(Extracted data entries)
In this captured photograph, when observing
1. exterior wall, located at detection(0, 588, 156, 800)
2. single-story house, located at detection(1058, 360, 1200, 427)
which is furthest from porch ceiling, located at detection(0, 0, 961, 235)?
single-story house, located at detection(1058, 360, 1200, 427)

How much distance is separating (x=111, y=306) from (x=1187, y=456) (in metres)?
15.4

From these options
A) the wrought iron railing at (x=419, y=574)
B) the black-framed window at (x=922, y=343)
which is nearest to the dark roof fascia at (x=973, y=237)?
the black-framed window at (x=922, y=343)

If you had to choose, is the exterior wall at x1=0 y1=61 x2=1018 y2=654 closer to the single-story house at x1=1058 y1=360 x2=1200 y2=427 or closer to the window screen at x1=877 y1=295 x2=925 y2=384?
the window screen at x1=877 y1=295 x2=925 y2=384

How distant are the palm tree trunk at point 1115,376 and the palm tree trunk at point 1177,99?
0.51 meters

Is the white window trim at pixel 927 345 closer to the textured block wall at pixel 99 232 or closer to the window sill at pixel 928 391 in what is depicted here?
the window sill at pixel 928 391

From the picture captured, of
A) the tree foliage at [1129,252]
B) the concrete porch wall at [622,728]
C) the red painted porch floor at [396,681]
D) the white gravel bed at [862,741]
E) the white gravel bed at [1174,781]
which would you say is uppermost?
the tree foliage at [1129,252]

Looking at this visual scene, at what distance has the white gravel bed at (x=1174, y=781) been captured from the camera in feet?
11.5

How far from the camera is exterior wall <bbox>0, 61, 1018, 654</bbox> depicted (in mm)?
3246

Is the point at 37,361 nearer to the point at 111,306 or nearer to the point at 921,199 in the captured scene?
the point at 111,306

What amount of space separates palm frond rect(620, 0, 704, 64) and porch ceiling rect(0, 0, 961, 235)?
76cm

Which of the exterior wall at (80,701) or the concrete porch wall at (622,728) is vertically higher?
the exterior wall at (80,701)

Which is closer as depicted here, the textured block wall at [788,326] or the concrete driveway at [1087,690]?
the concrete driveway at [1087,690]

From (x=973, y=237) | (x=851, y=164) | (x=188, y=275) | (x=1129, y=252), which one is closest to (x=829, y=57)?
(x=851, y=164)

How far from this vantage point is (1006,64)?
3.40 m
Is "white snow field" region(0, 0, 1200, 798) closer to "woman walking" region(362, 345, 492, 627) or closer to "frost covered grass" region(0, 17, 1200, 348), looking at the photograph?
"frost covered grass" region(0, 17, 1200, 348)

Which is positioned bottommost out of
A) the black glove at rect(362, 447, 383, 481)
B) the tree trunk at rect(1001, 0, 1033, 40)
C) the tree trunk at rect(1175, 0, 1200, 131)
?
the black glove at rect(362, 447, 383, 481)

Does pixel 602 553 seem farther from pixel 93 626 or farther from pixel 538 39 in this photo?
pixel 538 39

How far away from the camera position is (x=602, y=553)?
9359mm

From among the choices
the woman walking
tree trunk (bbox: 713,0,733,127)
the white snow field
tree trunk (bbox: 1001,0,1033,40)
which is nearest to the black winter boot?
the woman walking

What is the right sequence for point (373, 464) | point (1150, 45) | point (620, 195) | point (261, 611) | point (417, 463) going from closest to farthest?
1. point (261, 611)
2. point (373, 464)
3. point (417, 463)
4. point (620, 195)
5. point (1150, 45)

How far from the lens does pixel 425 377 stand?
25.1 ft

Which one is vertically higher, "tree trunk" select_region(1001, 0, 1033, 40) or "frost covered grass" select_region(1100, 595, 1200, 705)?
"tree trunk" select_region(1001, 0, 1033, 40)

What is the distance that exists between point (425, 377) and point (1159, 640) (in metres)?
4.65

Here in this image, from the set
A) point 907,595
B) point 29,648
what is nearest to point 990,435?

* TASK GOAL
Pull out the lines starting at the one that contains "From among the choices" and ending at the last line of the items, and reproduce them word for word.

* ANSWER TO THIS EXERCISE
From among the choices
the woman walking
tree trunk (bbox: 713,0,733,127)
the white snow field
tree trunk (bbox: 1001,0,1033,40)
which is nearest to the black winter boot?
the woman walking

What is the right sequence for point (373, 464) | point (1150, 45) | point (620, 195) | point (261, 611) | point (417, 463) going from closest to farthest?
1. point (261, 611)
2. point (373, 464)
3. point (417, 463)
4. point (620, 195)
5. point (1150, 45)

How far from the lens does pixel 425 377 stand?
25.1 ft

Which one is vertically higher, "tree trunk" select_region(1001, 0, 1033, 40) or "frost covered grass" select_region(1100, 595, 1200, 705)?
"tree trunk" select_region(1001, 0, 1033, 40)

What is the distance that exists between point (425, 377) and point (1159, 640) (in metres)?
4.65

Here in this image, from the set
A) point 907,595
B) point 29,648
what is nearest to point 990,435?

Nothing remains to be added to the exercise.